Mother Jones: Will refugees from Iraq be processed through the U.S. embassy? How will that work?
Bill Frelick: The big overarching question right now with respect to any contingencies involving refugees—that is, people who cross an international border—is whether the borders will be open to refugees, period. Because Jordan has essentially closed its border. Saudi Arabia is building a multibillion-dollar barrier on its border. And Syria has a limit to how many refugees it can take; it’s already got well over a million that are in the country now. It’s been certainly the most open of the neighboring countries. So Syria is the key question in terms of whether people will even be allowed to leave the country. In terms of planning and contingencies, this is really the first question to be asked—whether people are going to be able to cross borders at all, and if they aren’t able to cross, what happens to people who are forced out of their homes and are forced to leave? Where are they going to go?
MJ: I’m picturing camps set up all along those borders.
BF: Except if you’ve seen those borders, it’s very hard to picture that because—and I’m talking particularly about the borders with Syria and Jordan—this is a really, really inhospitable area. It’s basically desert, rocky desert, not sandy desert. It’s not a place that can sustain human life without considerable outside support. Besides that, Iraqis associate refugee camps with Palestinians. There is a very strong cultural negative reaction to the idea of living in a camp. I’ve asked Iraqis who’ve been turned away at the Jordanian border, “Why didn’t you just set up camps at the border?” and they said, “I would never do that.” They’re more likely to live in very dangerous conditions in an urban environment than to live in a remote desert location in a tent. They see themselves as urban.
MJ: Perhaps if things got exponentially worse that would push people to consider other options.
BF: In many refugee situations there are different waves of refugees, and often times the first or the earlier wave or waves of refugees tend to be the professionals, the elites, the people who have some resources, people who can get out of the country, people who have travel documents that allow them to move and this sort of thing. And so many of the people that I’ve talked to who are refugees are people who have some resources and some skills and what I’ve told you perhaps reflects a class bias. It could be that if you’re looking at much poorer refugees, people who have significantly fewer skills and resources, it might be that an Iraqi population could end up in tents.
But, here’s the million dollar question: If they can’t cross the border, and if they’re not going to be congregating in tents, where are they going to be? I think there is a very terrible scenario where the civil war could get much worse than it is now, where you have sort of battling internal armies fighting each other. You know, real battles for Baghdad in the same way that we saw the battles for Beirut—that scale of civil violence. Thankfully we haven’t seen that yet, but it could happen. It could really be a significant humanitarian disaster.
MJ: If we draw down our troops, what sort of security will there be for IDP camps?

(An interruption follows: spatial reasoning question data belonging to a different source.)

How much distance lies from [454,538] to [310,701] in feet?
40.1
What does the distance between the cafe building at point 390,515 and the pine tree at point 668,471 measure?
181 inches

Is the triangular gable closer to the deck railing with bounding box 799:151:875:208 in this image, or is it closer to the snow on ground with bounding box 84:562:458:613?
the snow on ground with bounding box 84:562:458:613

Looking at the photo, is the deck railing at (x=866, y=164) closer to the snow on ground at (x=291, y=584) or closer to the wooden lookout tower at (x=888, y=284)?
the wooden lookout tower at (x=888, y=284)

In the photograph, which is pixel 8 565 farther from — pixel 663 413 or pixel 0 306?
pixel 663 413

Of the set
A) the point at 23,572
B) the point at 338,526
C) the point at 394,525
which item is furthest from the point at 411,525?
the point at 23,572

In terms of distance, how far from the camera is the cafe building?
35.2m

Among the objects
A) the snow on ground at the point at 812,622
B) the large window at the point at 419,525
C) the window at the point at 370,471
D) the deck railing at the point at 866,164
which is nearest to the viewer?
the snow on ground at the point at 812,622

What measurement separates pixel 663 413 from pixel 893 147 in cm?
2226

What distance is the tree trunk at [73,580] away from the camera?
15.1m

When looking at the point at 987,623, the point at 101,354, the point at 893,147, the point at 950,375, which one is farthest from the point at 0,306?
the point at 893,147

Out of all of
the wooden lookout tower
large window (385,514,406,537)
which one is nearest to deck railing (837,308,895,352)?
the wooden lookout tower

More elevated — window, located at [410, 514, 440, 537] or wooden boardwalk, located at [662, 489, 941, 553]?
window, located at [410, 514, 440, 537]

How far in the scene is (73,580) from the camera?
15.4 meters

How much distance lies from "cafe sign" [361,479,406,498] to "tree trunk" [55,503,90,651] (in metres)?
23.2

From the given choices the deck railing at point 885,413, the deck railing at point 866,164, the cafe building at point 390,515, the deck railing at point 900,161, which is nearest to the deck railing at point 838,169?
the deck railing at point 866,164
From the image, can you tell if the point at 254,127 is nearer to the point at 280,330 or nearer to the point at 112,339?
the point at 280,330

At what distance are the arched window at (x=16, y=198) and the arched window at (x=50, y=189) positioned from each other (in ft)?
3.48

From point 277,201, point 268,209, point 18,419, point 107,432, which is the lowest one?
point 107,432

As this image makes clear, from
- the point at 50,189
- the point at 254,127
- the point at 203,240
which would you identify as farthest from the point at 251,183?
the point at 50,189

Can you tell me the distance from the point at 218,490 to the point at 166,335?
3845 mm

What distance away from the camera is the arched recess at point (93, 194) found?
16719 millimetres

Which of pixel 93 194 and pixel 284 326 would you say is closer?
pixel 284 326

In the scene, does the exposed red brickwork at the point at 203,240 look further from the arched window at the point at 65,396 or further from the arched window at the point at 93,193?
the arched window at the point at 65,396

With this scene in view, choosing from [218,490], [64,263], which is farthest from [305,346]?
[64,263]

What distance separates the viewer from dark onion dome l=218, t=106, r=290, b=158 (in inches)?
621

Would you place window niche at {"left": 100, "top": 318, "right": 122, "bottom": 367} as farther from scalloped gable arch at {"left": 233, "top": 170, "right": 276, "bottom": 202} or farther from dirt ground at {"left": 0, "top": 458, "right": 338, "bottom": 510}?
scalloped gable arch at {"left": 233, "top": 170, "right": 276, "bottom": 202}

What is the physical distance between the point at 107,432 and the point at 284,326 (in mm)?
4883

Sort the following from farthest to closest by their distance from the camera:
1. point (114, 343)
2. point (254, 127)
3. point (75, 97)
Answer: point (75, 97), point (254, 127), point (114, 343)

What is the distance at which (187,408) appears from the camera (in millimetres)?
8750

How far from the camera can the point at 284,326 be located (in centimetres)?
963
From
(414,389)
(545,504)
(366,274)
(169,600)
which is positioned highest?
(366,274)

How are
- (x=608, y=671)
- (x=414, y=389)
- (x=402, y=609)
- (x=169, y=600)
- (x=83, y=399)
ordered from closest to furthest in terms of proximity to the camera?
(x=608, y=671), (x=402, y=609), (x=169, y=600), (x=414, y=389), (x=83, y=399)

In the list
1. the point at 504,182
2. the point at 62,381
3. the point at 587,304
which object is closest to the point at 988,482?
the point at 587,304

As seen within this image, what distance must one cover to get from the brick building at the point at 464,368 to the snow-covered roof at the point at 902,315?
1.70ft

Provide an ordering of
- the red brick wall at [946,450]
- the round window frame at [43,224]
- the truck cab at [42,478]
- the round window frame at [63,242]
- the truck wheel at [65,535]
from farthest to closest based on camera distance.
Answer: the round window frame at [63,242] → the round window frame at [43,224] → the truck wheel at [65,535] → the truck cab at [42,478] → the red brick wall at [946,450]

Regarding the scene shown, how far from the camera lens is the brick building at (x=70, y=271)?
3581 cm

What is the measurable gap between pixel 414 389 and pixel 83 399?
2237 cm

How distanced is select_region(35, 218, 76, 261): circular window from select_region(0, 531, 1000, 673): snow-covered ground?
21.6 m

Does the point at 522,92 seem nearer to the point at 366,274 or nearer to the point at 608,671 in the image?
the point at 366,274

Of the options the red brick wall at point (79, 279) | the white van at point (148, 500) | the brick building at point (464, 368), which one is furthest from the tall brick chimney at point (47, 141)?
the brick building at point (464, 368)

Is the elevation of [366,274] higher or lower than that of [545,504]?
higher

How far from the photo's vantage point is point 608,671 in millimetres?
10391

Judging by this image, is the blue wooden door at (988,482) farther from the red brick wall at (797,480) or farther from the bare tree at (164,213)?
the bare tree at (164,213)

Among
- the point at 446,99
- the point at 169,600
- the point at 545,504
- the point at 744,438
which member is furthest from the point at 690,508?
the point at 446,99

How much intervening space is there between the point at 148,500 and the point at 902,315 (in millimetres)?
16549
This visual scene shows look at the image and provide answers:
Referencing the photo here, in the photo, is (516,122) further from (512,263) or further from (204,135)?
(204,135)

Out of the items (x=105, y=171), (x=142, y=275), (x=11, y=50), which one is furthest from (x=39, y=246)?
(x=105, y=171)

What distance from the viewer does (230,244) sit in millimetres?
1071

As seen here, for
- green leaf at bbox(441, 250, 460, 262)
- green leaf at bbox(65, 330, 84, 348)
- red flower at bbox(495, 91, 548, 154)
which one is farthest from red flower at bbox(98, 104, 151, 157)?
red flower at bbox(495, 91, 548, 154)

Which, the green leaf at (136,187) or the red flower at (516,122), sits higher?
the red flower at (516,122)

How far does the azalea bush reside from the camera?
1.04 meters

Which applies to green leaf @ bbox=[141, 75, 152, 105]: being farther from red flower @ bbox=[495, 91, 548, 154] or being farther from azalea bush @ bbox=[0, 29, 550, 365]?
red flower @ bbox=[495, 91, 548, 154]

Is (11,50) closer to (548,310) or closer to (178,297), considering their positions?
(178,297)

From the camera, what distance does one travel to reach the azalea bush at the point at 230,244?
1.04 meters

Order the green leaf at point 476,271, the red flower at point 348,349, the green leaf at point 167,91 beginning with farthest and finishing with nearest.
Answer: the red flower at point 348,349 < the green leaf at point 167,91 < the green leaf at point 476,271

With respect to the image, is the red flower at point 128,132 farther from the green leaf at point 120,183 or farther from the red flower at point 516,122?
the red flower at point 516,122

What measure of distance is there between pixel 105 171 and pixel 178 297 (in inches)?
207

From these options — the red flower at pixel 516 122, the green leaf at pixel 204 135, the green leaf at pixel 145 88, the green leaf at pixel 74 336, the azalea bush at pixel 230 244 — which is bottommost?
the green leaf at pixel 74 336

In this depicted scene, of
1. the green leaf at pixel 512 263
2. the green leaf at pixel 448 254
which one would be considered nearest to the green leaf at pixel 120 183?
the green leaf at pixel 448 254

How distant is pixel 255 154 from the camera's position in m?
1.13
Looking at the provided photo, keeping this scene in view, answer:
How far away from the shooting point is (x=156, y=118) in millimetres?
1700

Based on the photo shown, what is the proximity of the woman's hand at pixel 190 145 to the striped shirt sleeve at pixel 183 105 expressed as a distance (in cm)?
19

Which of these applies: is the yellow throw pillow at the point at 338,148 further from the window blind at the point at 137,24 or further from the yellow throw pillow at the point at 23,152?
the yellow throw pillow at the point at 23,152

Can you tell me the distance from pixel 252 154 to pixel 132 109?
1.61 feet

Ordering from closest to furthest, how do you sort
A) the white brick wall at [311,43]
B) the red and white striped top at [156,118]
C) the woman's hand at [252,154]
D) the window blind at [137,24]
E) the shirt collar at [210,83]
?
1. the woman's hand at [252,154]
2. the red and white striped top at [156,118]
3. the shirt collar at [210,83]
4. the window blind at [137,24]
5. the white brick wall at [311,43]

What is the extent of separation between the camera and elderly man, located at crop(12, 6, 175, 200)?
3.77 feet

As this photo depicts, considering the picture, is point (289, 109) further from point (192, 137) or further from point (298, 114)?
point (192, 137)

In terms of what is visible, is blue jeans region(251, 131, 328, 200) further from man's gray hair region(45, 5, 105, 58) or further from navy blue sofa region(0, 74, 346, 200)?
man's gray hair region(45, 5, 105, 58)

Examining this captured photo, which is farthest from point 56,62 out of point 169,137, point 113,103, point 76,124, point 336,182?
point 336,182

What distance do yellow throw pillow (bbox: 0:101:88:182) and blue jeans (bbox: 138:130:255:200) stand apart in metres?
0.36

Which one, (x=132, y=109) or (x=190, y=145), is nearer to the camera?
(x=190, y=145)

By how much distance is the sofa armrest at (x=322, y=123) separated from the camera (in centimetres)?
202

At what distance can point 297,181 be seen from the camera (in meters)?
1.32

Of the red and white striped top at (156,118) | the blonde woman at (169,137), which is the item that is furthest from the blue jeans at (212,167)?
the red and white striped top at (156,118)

BF: IDP camps, by the very notion of still being in your country of origin, are generally not safe. You’re more likely to be safe if you can get out of the country; the farther away, the better, in many respects. When what’s purported to be the government of your country is a party to the conflict itself, you may feel that you will be persecuted at their hands. That’s all the more reason your security, your safety cannot be guaranteed inside your country of origin.
MJ: Back to my original question about processing, will refugees be processed through the U.S. embassy?
BF: In-country processing is a fairly rare thing, and usually applies to a relatively small number of people. There is a lot of foot dragging by the government, particularly the Department of Homeland Security, about any sort of in-country refugee processing out of Iraq. There are both political reasons for that in terms of the continuing foreign policy and military goals that the U.S. has in Iraq, as well as security concerns for the officials who would be conducting the interviews.
MJ: So, how will it work?
BF: My vision is a fairly pessimistic one as you’ve probably gathered. My advocacy would be to offer considerably more support for Jordan and Syria to provide much more international burden-sharing, including refugee resettlement. I think that’s a very hard sell all the way around, but it is what we are pushing for. Part of the difficultly is, in interviewing the refugees that I’ve had the opportunity to talk with, mostly in Jordan, there are very few that have any interest in returning to Iraq anytime soon. Most of them want to get as far away as possible. This group is traumatized and fearful. They see very little future for their country or for themselves in the country.
The best-case scenario is that the Iraqis stare into the abyss and realize that they’re staring at a disaster, and whether they love each other or not, they make an accommodation with each other. Then there is a political solution they work out and the Americans get out of the way, basically, and let the Iraqis deal with their situation in a way that hopefully will avoid conflict displacement, killings, all that. That’s what we can hope for, but it’s not within the power of the internationals to control.
It’s all highly speculative, and I think that probably anyone you’re interviewing on this is probably having the same sort of feelings of trepidation at crystal-ball gazing here. It’s a particularly murky ball.